___ TEXTE PRÉSENTÉ

Le 8 juin 2024 prochain, les planches du Florida Palace de Marseille vibreront aux accents enflammés de la « Reine du Salegy ». Une trentaine d’artistes s’uniront ce soir-là pour un hommage empli d’émotions à Ninie Doniah, disparue à 56 ans le 19 novembre 2023 dernier. Bien plus qu’un simple concert, cet événement orchestré par la diaspora malgache en France célébrera l’incroyable legs d’une voix dissidente. Celle d’une femme qui aura bravé tous les interdits pour insuffler un vent de révolte dans la Grande Île.
Une voix dissonante qui dérangeait
Car de cette chanteuse au timbre mélodieux, Ninie Doniah avait aussi fait une arme au service de la contestation. Ses paroles, crues et sans concession, dénonçaient avec force les injustices, la corruption et l’oppression que subissaient femmes et communautés marginalisées dans son pays.
Des textes empreints d’un féminisme ardent, d’une soif de liberté incandescente, qui faisaient rapidement d’elle une épine dans le pied du pouvoir. Sur scène comme sur les réseaux sociaux, la « Reine » ne mâchait jamais ses mots, quitte à froisser les oreilles les plus délicates.

______
___ LISTE DES LIGNES

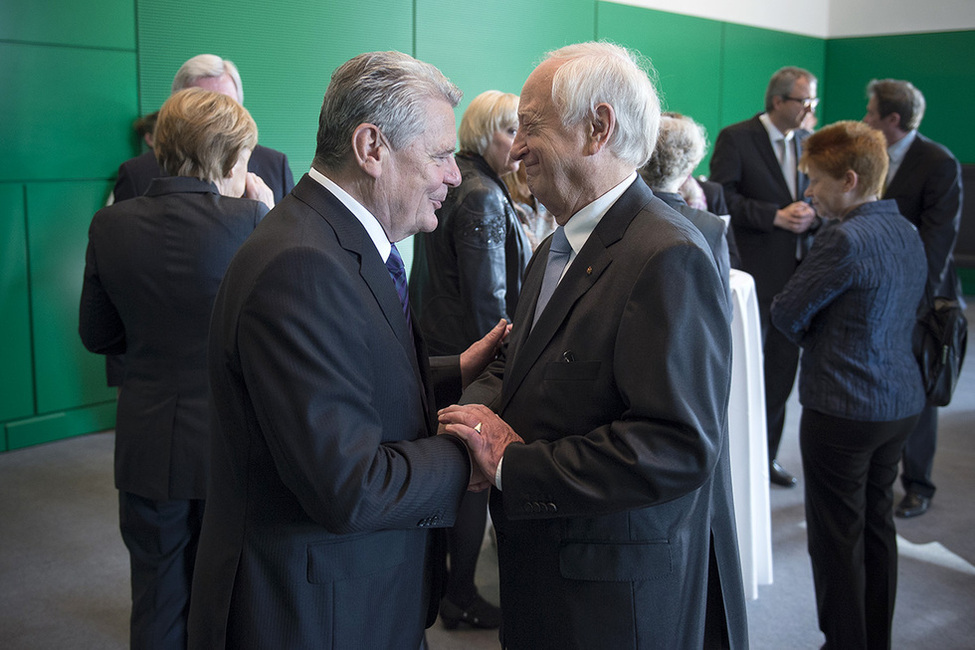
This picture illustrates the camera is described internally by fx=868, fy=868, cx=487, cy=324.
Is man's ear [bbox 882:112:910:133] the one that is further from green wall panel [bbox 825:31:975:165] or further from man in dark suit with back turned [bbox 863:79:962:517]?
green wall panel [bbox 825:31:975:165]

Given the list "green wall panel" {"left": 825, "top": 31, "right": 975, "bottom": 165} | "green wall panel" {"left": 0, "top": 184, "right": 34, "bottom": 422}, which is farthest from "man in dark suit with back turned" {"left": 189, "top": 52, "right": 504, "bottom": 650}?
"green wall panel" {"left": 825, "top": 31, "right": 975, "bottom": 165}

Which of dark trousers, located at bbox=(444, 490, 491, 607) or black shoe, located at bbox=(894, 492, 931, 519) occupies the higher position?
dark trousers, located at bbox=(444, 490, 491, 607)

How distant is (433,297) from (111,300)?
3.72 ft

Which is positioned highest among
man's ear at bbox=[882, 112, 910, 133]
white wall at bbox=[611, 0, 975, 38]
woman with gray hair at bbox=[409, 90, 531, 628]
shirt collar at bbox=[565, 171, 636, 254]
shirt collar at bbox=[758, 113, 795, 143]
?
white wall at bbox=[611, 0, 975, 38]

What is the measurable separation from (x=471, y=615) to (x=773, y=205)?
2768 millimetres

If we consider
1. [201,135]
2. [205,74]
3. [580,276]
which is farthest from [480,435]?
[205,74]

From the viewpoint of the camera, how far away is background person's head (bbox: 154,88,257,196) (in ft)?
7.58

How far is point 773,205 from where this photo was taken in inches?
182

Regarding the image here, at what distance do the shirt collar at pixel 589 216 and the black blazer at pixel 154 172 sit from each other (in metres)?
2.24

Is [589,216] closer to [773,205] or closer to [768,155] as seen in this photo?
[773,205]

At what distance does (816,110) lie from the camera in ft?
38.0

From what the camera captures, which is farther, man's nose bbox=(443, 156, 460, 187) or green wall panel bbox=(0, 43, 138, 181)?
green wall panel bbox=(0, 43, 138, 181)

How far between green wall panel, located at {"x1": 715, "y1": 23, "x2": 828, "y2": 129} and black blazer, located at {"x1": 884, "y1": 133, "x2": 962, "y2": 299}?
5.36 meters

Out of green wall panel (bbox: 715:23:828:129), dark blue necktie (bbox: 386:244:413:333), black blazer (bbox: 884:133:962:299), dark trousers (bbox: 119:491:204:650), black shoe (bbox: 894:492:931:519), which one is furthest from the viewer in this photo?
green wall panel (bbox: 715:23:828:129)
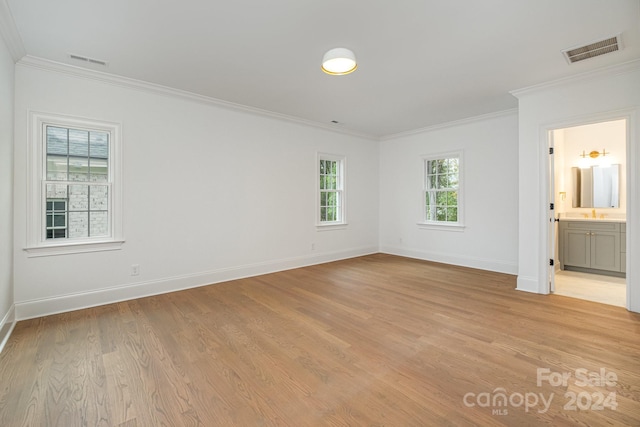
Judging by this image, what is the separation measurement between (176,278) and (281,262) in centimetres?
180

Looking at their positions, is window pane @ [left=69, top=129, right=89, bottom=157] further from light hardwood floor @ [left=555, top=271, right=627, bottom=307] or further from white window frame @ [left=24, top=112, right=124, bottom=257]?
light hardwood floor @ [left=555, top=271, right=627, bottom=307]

______

[TRAVAIL DEMANDÉ]
A: Transcrivez sans rien changer le passage du texte sur Ninie Doniah qui va de « Des textes empreints » jusqu'à « les plus délicates. ».
B: D'après le texte sur Ninie Doniah, dans quelle salle se tiendra l'hommage du 8 juin 2024 ?
Les lignes n'ont aucun lien avec le texte sur Ninie Doniah.

[CORRIGÉ]
A:
Des textes empreints d’un féminisme ardent, d’une soif de liberté incandescente, qui faisaient rapidement d’elle une épine dans le pied du pouvoir. Sur scène comme sur les réseaux sociaux, la « Reine » ne mâchait jamais ses mots, quitte à froisser les oreilles les plus délicates.

B: Au Florida Palace de Marseille.